Pick out every line in the rows below that contains the word "embankment", and copy each one.

--- START ---

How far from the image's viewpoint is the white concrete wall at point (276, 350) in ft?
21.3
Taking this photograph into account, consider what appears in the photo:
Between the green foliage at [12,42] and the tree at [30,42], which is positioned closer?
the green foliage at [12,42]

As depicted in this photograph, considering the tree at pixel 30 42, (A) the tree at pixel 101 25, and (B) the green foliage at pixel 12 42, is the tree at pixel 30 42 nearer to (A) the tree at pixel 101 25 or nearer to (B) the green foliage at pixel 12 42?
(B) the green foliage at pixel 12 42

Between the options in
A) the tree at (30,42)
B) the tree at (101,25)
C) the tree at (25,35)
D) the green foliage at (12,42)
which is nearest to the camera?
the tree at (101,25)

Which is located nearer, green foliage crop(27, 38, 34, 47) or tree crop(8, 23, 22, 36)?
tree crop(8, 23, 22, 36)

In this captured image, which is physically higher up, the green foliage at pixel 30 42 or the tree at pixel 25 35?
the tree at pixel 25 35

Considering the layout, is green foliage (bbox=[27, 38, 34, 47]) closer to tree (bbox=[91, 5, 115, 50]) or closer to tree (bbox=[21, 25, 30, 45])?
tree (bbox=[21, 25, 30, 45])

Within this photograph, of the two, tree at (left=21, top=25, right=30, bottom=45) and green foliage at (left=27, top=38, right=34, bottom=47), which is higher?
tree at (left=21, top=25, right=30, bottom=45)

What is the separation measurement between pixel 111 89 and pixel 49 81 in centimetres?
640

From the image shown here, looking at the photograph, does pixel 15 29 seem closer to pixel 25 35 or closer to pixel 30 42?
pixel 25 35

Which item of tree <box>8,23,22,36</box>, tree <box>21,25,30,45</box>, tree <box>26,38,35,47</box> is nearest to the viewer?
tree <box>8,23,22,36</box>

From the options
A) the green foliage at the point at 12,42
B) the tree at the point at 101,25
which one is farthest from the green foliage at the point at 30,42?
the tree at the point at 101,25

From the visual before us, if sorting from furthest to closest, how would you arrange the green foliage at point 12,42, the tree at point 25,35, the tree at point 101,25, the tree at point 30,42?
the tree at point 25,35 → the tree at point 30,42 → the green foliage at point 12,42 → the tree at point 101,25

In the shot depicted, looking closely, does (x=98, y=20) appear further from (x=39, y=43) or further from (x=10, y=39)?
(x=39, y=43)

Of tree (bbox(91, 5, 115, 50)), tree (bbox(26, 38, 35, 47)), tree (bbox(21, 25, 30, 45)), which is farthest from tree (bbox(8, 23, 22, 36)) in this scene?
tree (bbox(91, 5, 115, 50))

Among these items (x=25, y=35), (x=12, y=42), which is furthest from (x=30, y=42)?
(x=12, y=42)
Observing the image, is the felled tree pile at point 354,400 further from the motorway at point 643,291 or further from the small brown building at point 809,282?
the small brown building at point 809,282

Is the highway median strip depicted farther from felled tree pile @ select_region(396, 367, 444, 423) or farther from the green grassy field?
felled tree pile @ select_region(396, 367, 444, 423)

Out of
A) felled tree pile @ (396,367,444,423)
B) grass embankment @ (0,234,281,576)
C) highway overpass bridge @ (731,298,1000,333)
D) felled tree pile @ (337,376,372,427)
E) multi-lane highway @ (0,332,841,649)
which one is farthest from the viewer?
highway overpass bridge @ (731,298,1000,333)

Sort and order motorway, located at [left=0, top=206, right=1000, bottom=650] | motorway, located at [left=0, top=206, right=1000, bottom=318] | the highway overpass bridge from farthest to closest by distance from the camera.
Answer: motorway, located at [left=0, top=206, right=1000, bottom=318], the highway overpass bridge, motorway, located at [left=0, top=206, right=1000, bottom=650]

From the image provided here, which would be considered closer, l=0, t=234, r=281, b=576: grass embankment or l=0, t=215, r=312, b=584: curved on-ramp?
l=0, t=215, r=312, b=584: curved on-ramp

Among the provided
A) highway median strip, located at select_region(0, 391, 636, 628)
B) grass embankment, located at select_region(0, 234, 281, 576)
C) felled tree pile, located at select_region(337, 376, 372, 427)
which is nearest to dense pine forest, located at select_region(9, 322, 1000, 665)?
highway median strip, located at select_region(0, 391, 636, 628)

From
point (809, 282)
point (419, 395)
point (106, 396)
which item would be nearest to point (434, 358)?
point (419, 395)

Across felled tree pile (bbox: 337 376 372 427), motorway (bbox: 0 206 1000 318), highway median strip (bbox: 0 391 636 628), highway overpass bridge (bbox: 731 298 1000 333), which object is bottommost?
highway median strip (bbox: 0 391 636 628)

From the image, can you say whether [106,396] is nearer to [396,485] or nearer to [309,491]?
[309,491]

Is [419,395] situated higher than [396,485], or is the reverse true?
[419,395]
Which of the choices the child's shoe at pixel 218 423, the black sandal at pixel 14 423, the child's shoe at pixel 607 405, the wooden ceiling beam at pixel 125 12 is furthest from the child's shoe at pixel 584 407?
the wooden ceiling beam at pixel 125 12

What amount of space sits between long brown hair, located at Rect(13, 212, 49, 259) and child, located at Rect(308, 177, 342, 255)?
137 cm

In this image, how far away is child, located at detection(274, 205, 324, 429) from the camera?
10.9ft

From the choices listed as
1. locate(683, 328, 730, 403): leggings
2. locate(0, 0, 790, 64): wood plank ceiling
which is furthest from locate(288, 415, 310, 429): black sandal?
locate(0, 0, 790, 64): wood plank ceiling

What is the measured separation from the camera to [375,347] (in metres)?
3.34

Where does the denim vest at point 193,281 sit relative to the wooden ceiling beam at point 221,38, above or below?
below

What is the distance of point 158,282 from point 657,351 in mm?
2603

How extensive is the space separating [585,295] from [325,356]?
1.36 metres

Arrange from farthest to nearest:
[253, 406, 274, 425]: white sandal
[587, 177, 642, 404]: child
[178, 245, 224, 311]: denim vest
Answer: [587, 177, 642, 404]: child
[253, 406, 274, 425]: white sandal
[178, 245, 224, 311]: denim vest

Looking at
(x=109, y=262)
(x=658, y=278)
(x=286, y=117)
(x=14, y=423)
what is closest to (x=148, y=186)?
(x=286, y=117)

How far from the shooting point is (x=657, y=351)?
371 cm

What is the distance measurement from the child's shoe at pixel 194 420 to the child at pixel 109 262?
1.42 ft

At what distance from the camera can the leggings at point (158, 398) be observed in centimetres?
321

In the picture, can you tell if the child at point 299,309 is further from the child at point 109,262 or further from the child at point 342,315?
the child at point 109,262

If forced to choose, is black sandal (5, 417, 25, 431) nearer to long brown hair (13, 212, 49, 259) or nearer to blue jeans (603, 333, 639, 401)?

--- END ---

__Answer to this problem__.
B) grass embankment @ (0,234,281,576)
From the image provided here, which would be considered closer, l=0, t=234, r=281, b=576: grass embankment or l=0, t=215, r=312, b=584: curved on-ramp?
B) grass embankment, located at select_region(0, 234, 281, 576)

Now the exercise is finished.